_WHAT IS ASKED_
Recast the lines from the one containing "Rendered at 1024×768" through the end of the lines as a Markdown table with the columns Row and Line. Give each line a row number and leave out blank lines.

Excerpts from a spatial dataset
▼

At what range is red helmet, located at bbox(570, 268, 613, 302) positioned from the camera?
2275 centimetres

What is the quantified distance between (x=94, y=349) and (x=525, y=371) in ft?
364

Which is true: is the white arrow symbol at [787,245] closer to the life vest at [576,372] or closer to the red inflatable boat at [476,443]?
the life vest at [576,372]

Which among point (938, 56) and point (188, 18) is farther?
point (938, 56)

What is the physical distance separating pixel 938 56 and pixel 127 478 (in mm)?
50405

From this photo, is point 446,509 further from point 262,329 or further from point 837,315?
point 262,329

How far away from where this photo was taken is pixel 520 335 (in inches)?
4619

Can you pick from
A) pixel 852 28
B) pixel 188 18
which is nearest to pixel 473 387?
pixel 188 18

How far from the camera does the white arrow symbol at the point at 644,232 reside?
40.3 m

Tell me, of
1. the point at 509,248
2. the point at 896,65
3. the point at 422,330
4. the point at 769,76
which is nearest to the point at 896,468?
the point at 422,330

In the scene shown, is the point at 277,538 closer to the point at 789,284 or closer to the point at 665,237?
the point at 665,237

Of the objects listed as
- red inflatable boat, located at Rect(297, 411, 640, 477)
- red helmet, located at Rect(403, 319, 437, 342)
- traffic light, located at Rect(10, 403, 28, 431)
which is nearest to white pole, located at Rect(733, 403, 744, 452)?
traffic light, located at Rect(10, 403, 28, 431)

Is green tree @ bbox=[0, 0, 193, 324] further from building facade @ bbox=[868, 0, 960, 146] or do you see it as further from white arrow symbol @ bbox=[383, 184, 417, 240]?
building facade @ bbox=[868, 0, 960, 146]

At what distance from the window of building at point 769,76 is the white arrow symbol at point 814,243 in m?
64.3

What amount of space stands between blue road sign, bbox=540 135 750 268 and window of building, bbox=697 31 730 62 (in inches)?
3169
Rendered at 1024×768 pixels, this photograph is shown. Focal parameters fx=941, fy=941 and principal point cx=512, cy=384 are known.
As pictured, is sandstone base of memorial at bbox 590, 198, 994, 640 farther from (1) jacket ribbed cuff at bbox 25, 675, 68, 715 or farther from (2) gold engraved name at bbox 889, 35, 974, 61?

▲

_TASK SOLUTION_
| Row | Line |
|---|---|
| 1 | Rendered at 1024×768 pixels, this photograph is shown. Focal parameters fx=941, fy=941 and principal point cx=512, cy=384 are known. |
| 2 | As pictured, is sandstone base of memorial at bbox 590, 198, 994, 640 farther from (1) jacket ribbed cuff at bbox 25, 675, 68, 715 or farther from (2) gold engraved name at bbox 889, 35, 974, 61? |